• Trecho escolhido:
===

Desígnio nacional Parece que o país ainda não assumiu que o investimento em sistemas de água, saneamento e higiene tem de ser um desígnio nacional, sobretudo pelo impacto na saúde pública (a maior parte das doenças endémicas estão

associadas à falta de água potável e de saneamento básico), na qualidade de vida e na protecção do meio ambiente, factores que se correlacionam de forma decisiva com a economia e o desenvolvimento comunitário e interpessoal.

“Na minha opinião, a primeira coisa a fazer é separar a Energia da Água e Saneamento. O Governo baralhou tudo e confundiu as pessoas”, considera António Venâncio, que defende a criação de um Ministério do Saneamento Básico e do Meio Ambiente ou, em alternativa, de um instituto ligado ao meio ambiente, “mas com muito poder”.

“Também falta uma autoridade nacional para gerir o saneamento básico e um instituto para regular e analisar a qualidade da água. A DNA deveria gerir apenas os recursos hídricos”, acredita o engenheiro angolano, que assume sem rodeios que “o pensamento do sector está todo errado”.

Se o país continuar a seguir o modelo que tem vindo a ser desenvolvido com o apoio de instituições internacionais, na opinião de António Venâncio, “nem daqui a 50 anos” teremos água potável em casa. Com sérias consequências para o futuro dos angolanos.

===

• Material fornecido:
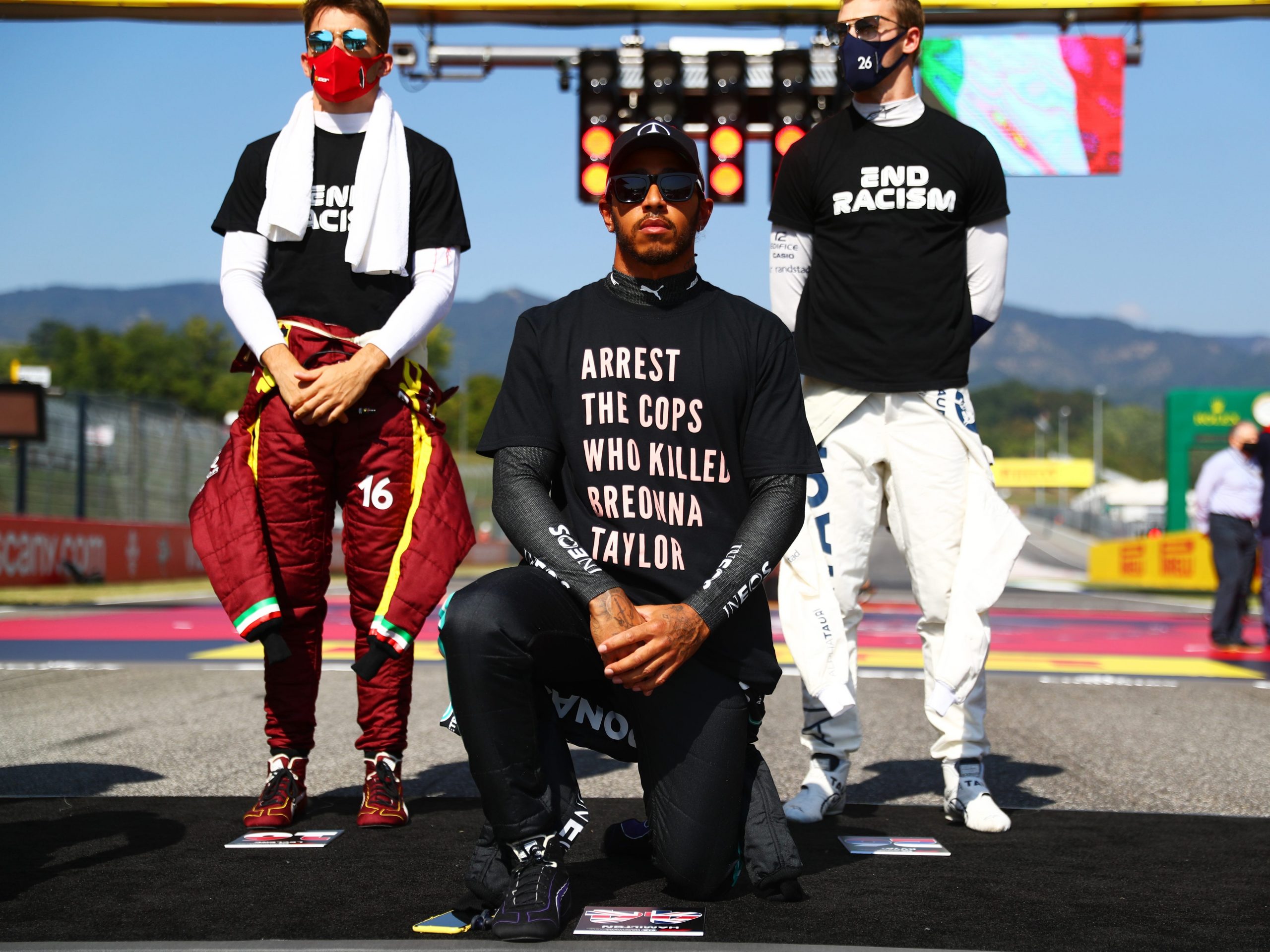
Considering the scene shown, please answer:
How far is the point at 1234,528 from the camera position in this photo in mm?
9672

===

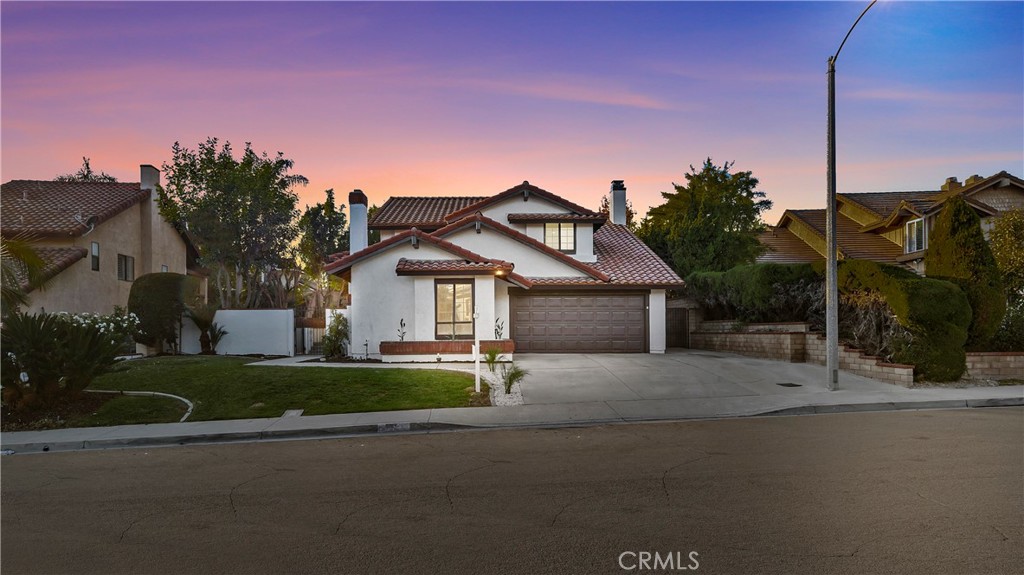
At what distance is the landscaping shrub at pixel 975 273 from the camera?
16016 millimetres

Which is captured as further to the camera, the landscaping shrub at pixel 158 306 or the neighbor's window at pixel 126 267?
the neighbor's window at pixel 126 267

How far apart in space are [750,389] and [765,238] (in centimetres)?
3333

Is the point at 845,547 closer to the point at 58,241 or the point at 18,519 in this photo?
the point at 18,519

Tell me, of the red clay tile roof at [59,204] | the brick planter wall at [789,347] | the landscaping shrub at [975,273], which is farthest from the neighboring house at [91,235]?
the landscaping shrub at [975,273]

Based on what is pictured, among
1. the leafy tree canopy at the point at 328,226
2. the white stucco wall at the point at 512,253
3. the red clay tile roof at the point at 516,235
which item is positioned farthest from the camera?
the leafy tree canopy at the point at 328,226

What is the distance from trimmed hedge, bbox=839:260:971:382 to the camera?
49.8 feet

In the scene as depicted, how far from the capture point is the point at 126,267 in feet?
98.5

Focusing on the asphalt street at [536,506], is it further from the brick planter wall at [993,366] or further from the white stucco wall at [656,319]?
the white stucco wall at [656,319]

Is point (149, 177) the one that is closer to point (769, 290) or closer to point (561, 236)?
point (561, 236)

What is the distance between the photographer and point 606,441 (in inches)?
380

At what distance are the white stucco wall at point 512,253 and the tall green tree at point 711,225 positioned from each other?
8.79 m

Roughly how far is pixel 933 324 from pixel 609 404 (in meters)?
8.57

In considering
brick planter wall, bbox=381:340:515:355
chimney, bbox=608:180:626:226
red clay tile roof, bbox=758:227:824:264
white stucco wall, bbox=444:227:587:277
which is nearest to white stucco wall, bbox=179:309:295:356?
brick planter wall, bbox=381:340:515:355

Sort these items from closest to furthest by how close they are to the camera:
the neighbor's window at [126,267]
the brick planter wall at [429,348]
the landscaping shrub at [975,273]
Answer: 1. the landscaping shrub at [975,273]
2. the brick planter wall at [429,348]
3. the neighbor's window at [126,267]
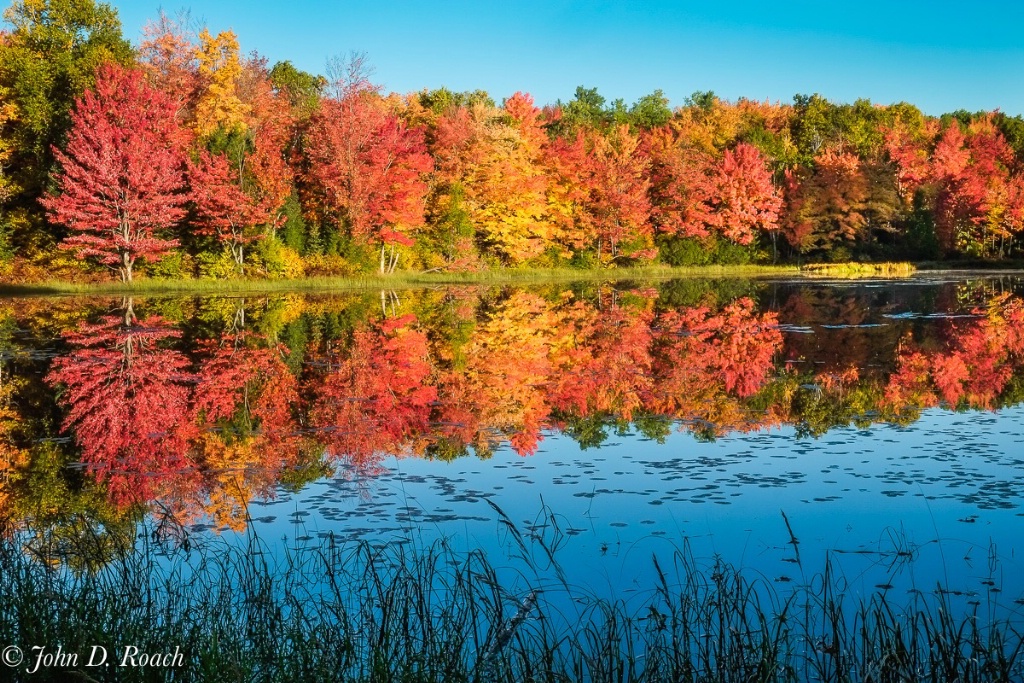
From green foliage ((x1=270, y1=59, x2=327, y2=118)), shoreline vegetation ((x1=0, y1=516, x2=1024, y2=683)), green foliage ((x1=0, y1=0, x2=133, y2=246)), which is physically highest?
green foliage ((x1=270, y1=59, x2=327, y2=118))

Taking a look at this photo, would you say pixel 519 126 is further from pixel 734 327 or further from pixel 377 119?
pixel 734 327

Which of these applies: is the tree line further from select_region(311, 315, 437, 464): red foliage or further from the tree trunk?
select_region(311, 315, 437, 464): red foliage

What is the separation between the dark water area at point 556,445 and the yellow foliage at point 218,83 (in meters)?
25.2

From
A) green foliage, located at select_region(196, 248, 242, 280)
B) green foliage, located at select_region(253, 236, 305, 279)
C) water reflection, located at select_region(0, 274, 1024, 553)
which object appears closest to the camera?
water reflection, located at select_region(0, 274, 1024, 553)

===

• Exercícios:
A) Liste as áreas em que, segundo o texto sobre água e saneamento, o investimento em sistemas de água, saneamento e higiene tem impacto.
B) Retome o texto sobre água e saneamento e continue-o a partir da última frase.

• Respostas:
A)
- Saúde pública
- Qualidade de vida
- Protecção do meio ambiente

B)
“Neste momento, as águas residuais, pluviais e outras estão simplesmente a infiltrar-se na terra, por falta de saneamento básico, e a criar um sério problema ambiental (a contaminação dos solos), quando 90 por cento desta água poderia ser reaproveitada pelo sistema, depois do tratamento adequado”, lamenta o engenheiro civil.

Elsa Ramos, por outro lado, defende que o sector é complexo e que há diversas variáveis com influência directa na forma como são definidos os investimentos.

“Às vezes, parece que demoramos muito tempo a desenhar e a executar os projectos, mas nós somos obrigados a seguir alguns passos”, disse a responsável do MINEA.

Em primeiro lugar, é importante definir se é necessário construir sistemas novos ou reabilitar os sistemas antigos.

Os projectos devem ter uma vida útil de 10 a 20 anos, por isso é necessário acompanhar o ritmo de crescimento da população e o seu impacto nas redes de distribuição de água.

Outro desafio importante são os recursos humanos. O sector enfrenta uma grande carência de quadros (desde as categorias superiores até ao canalizador, técnico de análise de qualidade da água, entre outros) e também não existem muitas instituições direccionadas para a formação em hidráulica, facto que coloca os investimentos públicos em risco.

“Finalmente, enfrentamos grandes desafios na cobrança dos serviços. Realmente, as pessoas querem água potável, mas devem ter consciência de que é preciso pagá-la”, explica a directora nacional das Águas.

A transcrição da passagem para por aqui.